▶ [DOCUMENT SEGMENT]
Begin

Optimizing lambdas - reducing your bills

I’m still on a quest to reduce my lambda bills and I’ve made a new discovery.

My lambda functions are idle 90% of the time. That’s right, out of 300ms or so billed my functions are doing nothing but waiting for about 250ms of that. I figured this out by using AWS x-ray to analyze my function run-times.

To understand why the functions are simply waiting 90% of the time you need to understand how AWS works. When you make API calls into the AWS SDK those calls are almost never executed locally. 99% of the time they turn into RPC calls to another AWS server. Making an RPC call to another server involves a lot of waiting for that server to respond. And that’s how I end up spending 90% of my time waiting.

End

▶ [DATA ROWS]
Begin

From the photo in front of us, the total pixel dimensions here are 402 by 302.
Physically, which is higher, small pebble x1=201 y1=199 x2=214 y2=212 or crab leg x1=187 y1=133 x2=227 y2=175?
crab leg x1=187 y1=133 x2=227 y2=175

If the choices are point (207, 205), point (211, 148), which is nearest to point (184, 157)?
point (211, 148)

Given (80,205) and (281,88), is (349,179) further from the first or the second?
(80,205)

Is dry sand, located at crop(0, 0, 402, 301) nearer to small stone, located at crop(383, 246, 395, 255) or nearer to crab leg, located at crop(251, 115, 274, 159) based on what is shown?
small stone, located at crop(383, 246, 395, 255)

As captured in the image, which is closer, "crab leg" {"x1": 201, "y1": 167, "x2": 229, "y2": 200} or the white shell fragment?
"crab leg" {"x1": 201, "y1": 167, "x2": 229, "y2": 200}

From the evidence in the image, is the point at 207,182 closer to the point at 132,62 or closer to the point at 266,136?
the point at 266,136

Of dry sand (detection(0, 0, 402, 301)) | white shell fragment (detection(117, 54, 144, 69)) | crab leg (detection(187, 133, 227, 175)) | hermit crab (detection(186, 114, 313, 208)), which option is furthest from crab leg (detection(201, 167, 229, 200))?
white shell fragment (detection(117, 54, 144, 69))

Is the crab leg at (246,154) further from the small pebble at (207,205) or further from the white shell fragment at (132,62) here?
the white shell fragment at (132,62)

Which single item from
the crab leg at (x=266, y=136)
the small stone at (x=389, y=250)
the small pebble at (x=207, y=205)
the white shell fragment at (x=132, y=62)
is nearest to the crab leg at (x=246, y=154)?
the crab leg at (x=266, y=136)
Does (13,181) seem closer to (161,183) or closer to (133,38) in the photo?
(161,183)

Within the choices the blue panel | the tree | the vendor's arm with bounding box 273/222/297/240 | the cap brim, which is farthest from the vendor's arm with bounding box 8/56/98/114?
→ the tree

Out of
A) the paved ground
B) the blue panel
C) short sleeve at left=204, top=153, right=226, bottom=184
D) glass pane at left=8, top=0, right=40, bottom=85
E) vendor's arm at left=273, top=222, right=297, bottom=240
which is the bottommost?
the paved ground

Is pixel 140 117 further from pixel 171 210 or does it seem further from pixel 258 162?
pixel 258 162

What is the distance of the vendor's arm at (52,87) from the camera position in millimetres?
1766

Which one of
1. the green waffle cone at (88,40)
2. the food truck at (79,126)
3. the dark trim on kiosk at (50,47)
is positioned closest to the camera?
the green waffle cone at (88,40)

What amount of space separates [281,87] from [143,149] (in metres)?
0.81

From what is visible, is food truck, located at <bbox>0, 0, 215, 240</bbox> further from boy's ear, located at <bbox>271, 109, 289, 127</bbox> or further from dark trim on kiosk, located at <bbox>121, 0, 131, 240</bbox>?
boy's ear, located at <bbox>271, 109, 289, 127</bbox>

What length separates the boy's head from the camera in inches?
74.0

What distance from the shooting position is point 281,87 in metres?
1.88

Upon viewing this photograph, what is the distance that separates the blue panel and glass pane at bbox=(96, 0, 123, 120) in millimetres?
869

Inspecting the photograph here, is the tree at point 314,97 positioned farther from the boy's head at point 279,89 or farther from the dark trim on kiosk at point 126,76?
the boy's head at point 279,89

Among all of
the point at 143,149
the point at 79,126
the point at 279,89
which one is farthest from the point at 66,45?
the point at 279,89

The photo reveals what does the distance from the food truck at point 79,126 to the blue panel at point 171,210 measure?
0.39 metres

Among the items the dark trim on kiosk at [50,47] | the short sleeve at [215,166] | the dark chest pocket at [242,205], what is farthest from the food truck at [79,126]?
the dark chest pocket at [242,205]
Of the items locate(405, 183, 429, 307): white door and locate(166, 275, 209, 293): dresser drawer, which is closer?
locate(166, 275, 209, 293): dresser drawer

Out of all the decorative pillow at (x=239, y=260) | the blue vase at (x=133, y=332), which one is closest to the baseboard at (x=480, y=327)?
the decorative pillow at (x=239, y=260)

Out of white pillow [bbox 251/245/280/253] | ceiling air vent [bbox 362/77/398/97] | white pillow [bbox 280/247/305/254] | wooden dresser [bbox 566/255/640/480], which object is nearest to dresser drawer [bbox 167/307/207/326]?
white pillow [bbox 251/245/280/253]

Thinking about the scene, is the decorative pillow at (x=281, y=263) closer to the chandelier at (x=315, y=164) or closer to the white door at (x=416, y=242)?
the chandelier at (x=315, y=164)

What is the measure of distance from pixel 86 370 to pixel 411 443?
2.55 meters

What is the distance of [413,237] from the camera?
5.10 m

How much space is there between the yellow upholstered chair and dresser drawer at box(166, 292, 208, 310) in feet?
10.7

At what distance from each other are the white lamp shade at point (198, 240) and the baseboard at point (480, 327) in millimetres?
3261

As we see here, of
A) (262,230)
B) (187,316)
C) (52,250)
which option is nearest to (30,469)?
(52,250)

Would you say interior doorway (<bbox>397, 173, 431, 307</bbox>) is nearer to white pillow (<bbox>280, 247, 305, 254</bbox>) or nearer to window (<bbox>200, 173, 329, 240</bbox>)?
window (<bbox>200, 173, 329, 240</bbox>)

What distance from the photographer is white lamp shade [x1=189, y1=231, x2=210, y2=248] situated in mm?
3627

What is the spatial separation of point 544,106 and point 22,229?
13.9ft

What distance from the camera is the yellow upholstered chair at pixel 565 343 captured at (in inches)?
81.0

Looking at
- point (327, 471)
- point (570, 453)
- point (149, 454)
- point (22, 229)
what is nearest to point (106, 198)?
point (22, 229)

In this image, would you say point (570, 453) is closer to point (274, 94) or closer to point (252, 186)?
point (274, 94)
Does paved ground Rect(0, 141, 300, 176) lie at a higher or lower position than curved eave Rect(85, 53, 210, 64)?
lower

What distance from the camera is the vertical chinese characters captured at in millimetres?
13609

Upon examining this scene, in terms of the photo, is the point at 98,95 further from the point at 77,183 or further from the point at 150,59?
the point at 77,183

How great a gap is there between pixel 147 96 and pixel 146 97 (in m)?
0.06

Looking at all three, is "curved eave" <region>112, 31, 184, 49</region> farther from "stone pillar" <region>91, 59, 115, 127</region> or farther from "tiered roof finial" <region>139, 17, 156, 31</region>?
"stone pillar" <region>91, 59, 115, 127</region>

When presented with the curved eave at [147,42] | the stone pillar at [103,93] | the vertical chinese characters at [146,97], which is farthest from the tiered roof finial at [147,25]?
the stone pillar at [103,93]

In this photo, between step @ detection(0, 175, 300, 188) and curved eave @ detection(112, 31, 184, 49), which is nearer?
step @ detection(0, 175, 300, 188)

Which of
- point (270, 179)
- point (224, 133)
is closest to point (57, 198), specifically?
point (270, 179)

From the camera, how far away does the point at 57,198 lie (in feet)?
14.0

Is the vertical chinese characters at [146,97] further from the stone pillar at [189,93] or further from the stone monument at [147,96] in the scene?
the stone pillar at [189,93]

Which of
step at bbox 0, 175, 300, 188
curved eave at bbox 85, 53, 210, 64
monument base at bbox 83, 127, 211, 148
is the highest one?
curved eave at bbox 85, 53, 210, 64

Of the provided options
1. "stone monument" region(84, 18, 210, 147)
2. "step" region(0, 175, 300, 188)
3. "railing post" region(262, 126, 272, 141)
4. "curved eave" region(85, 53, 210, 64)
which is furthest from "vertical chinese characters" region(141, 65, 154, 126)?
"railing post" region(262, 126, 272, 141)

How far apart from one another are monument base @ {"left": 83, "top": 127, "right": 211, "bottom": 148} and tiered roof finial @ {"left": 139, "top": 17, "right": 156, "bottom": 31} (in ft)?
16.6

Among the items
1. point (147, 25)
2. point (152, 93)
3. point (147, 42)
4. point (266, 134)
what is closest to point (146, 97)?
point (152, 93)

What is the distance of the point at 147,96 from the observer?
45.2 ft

End

▶ [STATED PROBLEM 1]
Answer from the post on reducing lambda bills:
(a) Which tool did the author use to analyze function run-times?
(b) Of the roughly 300ms billed, about how long are the functions spent waiting?
(c) What do AWS SDK API calls turn into 99% of the time?
▶ [STATED PROBLEM 2] From the post on reducing lambda bills, quote the passage between "To understand why" and "my time waiting.", inclusive.

▶ [EXERCISE RESULT 1]
(a) AWS X-Ray
(b) About 250ms
(c) RPC calls to another AWS server

▶ [EXERCISE RESULT 2]
To understand why the functions are simply waiting 90% of the time you need to understand how AWS works. When you make API calls into the AWS SDK those calls are almost never executed locally. 99% of the time they turn into RPC calls to another AWS server. Making an RPC call to another server involves a lot of waiting for that server to respond. And that’s how I end up spending 90% of my time waiting.